St Laurence church is in the middle of Appleton village, down at the bottom of Church Lane, past the school.
Church Lane turns off Eaton Rd, on the right on the way in from the A420, after the road bends round the Manor.

   

By Wealands Bell
On 17 Nov 2025
   

Following the widow with verve

   

Second Sunday before Advent 2025

Malachi 4.1-2a; II Thessalonians 3.6-13; Luke 21.5-19


Jesus makes three predictions in St Luke ch. 21. The first foretells the destruction by the Romans of the Temple and the city of Jerusalem in 70AD. This event was firmly in the past when Luke first wrote his two-part history (his Gospel and the Acts of the Apostles) between 80 and 90AD; but it remains one of the great punctuation marks of antiquity, a stark reminder of the brutality of Roman power, and of their willingness to destroy even the beautification of the Temple carried out not quite a century before by their vassal king Herod the Great. (One imagines that the whole exercise might not have been very different from Mr Trump’s beautification of the White House, but we should not speculate.)
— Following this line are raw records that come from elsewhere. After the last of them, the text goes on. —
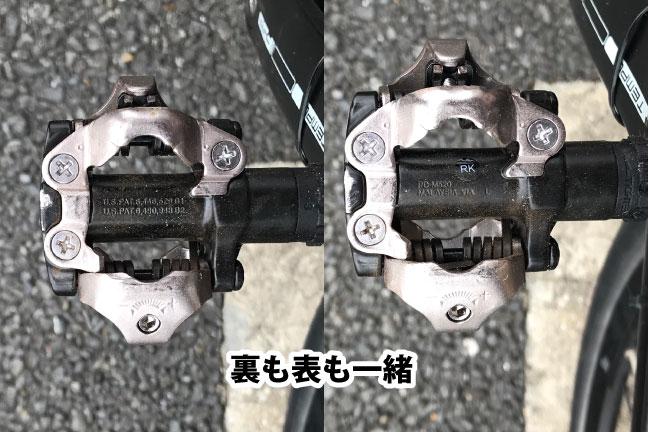 シマノPD-M520の両面ビンディングペダル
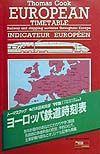 トーマスクック・ヨーロッパ鉄道時刻表 '99夏版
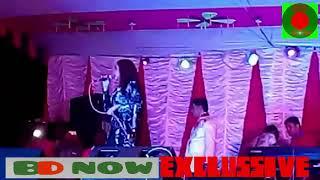 Kiranmala now in Bangladesh (Part-1)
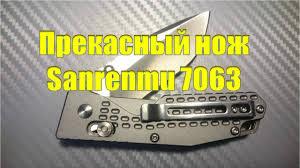 Отличный качественый нож <b>Sanrenmu 7063</b> AUC-LK - YouTube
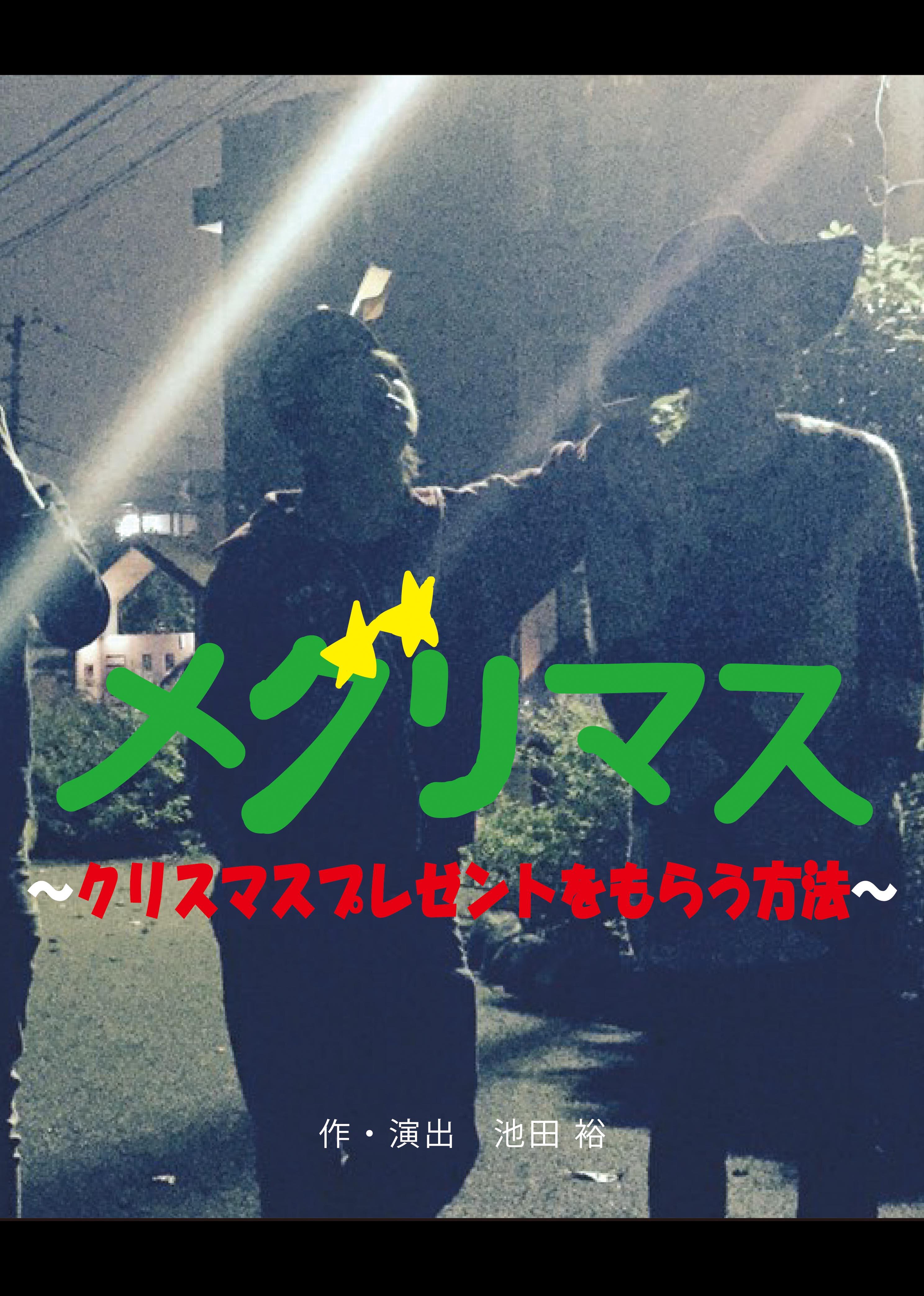 FPアドバンスプロデュース公演「メグリマス」〜クリスマスプレゼントをもらう 方法〜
The siege and fall of Jerusalem is described as a prelude to the advent of the Son of Man on the Last Day, to judge the living and the dead, those who have waited, and still are waiting patiently in their graves (and whom we will join in the very last of our orderly queues) until God calls time on the whole universe and establishes the ‘new heaven and the new earth’ foretold in Revelation ch. 21. But this may seem too distant and theoretical an idea to enable us to get much purchase on the Last Judgement. It is certainly true that, as we see in the prophet Malachi, we do hope for a day of reckoning for all whose vices and virtues have gone unnoticed; but maybe we are happier to imagine judgement taking place immediately after our own death? Perhaps that would concentrate the mind and improve our behaviour better than awaiting some unimaginable ending of the world? Best of all may be the realisation that every day is Judgement Day: every day our actions are measurable against the example of Christ himself and his command that we should love one another as he loved us.


Jesus’ second prophecy concerns the suffering of his followers. There has never been a time that this has not been the case somewhere in the world. This fact, of course, cannot and does not diminish the sufferings of those of other faiths and none; neither does it excuse the shameful sufferings inflicted on others in the name of Christ and Christianity. ‘Man hands on misery to man,’ as the poet Larkin rightly observes.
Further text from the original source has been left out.